- Kutipan Halaman:
Orang Lapar Jangan Suruh Sabar

Oleh: Sudjarwo Guru Besar Universitas Malahayati Lampung Pada satu kanal media sosial seorang tokoh agama yang sangat terkenal di negeri ini, memberi ungkapan dalam ceramahnya “Orang Lapar Jangan Suruh Sabar”. Ungkapan ini sekilas terdengar seperti a...

Orang Lapar Jangan Suruh Sabar

Oleh: Sudjarwo
Guru Besar Universitas Malahayati Lampung

Pada satu kanal media sosial seorang tokoh agama yang sangat terkenal di negeri ini, memberi ungkapan dalam ceramahnya “Orang Lapar Jangan Suruh Sabar”. Ungkapan ini sekilas terdengar seperti amarah spontan, keluhan keras dari mereka yang terjepit dalam himpitan hidup.

[Entri data tersimpan]
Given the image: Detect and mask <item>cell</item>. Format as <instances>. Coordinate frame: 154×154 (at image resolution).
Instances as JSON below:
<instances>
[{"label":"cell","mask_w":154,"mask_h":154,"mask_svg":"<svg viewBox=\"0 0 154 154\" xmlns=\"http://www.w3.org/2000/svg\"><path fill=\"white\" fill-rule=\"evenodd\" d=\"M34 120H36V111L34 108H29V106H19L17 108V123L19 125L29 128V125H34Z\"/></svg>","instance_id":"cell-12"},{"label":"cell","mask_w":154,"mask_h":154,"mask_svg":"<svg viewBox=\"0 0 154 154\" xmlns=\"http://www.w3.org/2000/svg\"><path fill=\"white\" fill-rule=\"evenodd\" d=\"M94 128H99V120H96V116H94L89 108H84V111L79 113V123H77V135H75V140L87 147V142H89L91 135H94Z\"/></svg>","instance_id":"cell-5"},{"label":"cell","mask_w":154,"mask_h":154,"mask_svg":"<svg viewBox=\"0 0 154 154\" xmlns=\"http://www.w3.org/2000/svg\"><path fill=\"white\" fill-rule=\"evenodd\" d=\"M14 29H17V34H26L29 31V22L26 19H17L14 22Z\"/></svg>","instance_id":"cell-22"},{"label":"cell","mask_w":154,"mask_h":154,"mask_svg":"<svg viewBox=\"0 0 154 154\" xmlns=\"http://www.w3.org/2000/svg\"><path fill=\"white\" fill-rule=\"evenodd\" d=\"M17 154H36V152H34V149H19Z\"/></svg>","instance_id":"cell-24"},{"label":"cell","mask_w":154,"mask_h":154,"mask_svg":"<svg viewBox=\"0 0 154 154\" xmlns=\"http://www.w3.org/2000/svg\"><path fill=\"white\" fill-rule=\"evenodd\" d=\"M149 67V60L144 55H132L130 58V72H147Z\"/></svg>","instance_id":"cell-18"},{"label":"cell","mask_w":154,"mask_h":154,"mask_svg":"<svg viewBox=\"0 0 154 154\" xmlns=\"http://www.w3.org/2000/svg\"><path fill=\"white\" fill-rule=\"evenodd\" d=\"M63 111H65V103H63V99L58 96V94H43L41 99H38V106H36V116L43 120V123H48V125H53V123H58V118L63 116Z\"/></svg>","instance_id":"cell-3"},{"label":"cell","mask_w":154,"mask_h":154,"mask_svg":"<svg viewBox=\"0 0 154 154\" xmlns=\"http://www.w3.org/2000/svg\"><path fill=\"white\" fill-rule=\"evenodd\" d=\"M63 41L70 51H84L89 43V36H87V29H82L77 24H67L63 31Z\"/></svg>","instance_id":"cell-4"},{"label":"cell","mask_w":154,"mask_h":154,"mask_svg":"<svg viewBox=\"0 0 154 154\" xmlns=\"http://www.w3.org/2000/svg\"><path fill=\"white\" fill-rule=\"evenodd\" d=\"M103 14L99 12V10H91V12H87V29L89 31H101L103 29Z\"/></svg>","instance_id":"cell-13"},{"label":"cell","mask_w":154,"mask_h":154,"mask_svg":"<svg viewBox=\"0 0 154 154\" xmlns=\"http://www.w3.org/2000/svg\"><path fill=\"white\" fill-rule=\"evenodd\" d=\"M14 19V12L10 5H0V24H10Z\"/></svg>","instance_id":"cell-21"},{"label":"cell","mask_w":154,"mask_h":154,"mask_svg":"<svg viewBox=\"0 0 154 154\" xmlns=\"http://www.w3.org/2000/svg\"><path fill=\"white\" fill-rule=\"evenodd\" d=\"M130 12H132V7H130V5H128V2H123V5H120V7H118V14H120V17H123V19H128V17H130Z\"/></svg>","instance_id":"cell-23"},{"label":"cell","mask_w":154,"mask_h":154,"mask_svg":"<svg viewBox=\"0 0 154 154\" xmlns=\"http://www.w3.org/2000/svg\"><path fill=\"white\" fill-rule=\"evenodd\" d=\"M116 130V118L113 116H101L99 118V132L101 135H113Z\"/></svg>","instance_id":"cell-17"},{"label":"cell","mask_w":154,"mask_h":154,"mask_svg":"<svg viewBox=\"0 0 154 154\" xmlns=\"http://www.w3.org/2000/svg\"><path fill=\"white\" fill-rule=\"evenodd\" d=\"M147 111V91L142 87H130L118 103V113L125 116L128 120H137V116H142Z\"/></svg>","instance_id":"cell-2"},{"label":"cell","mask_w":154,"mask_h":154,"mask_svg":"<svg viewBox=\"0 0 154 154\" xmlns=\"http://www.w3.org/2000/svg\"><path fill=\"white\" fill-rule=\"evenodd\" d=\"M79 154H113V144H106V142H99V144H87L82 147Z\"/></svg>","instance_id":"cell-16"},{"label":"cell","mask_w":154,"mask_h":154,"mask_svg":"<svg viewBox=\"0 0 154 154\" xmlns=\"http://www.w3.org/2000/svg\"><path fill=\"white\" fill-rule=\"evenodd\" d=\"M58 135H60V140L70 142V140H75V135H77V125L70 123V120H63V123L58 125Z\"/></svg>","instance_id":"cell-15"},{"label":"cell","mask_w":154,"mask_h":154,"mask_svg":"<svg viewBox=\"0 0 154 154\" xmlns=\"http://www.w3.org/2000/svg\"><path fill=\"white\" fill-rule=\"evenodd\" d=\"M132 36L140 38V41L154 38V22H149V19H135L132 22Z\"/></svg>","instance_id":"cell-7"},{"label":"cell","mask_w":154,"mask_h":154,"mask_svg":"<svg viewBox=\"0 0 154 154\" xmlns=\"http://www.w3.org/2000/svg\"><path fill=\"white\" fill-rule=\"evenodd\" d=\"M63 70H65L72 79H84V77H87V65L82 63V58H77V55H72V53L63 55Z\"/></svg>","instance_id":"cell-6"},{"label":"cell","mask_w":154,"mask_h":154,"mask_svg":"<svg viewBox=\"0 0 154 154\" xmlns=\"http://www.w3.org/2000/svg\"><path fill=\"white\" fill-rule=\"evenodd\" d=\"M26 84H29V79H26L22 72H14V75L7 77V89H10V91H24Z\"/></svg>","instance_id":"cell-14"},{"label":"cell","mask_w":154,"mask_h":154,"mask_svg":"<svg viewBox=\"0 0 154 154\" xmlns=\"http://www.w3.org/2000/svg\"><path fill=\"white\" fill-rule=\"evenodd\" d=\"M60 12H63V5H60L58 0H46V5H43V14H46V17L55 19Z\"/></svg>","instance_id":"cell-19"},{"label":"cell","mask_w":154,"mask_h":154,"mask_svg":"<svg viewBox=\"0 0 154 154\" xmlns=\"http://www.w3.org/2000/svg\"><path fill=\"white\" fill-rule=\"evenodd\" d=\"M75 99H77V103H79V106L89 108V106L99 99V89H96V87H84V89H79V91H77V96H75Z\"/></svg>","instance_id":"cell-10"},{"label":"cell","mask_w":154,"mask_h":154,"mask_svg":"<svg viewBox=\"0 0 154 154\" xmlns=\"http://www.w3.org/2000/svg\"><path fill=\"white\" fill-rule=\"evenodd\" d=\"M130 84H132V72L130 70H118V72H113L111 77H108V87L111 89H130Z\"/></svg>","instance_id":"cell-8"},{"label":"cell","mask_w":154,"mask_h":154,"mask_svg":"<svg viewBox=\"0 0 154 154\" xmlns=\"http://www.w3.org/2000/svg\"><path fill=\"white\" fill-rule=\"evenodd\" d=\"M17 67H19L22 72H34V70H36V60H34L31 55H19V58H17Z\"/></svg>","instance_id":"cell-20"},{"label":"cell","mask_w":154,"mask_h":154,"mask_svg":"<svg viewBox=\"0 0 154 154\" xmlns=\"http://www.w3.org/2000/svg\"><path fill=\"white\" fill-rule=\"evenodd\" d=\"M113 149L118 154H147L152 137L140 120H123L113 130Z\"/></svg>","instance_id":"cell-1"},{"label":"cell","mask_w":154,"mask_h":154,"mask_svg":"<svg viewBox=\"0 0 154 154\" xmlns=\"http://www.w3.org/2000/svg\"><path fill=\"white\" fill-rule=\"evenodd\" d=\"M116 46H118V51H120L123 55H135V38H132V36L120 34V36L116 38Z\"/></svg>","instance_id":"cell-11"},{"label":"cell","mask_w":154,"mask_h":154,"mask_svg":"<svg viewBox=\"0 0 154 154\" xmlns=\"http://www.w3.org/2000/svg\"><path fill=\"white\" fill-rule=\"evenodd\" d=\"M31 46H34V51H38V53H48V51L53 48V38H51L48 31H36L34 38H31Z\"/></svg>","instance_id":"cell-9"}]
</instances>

- Tugas Anda:
[a] Sebutkan semua kata dalam ungkapan yang disampaikan tokoh agama dalam ceramahnya menurut kutipan artikel, sesuai urutannya.
[b] Salin dengan tepat bagian kutipan artikel yang dimulai dari kata-kata yang memuat "Oleh: Sudjarwo Guru" dan berakhir pada "dalam himpitan hidup.".
Butir data tidak berperan dalam hal ini.

- Jawaban per Tugas:
[a] Orang, Lapar, Jangan, Suruh, Sabar

[b]
Oleh: Sudjarwo Guru Besar Universitas Malahayati Lampung Pada satu kanal media sosial seorang tokoh agama yang sangat terkenal di negeri ini, memberi ungkapan dalam ceramahnya “Orang Lapar Jangan Suruh Sabar”. Ungkapan ini sekilas terdengar seperti a...

Orang Lapar Jangan Suruh Sabar

Oleh: Sudjarwo
Guru Besar Universitas Malahayati Lampung

Pada satu kanal media sosial seorang tokoh agama yang sangat terkenal di negeri ini, memberi ungkapan dalam ceramahnya “Orang Lapar Jangan Suruh Sabar”. Ungkapan ini sekilas terdengar seperti amarah spontan, keluhan keras dari mereka yang terjepit dalam himpitan hidup.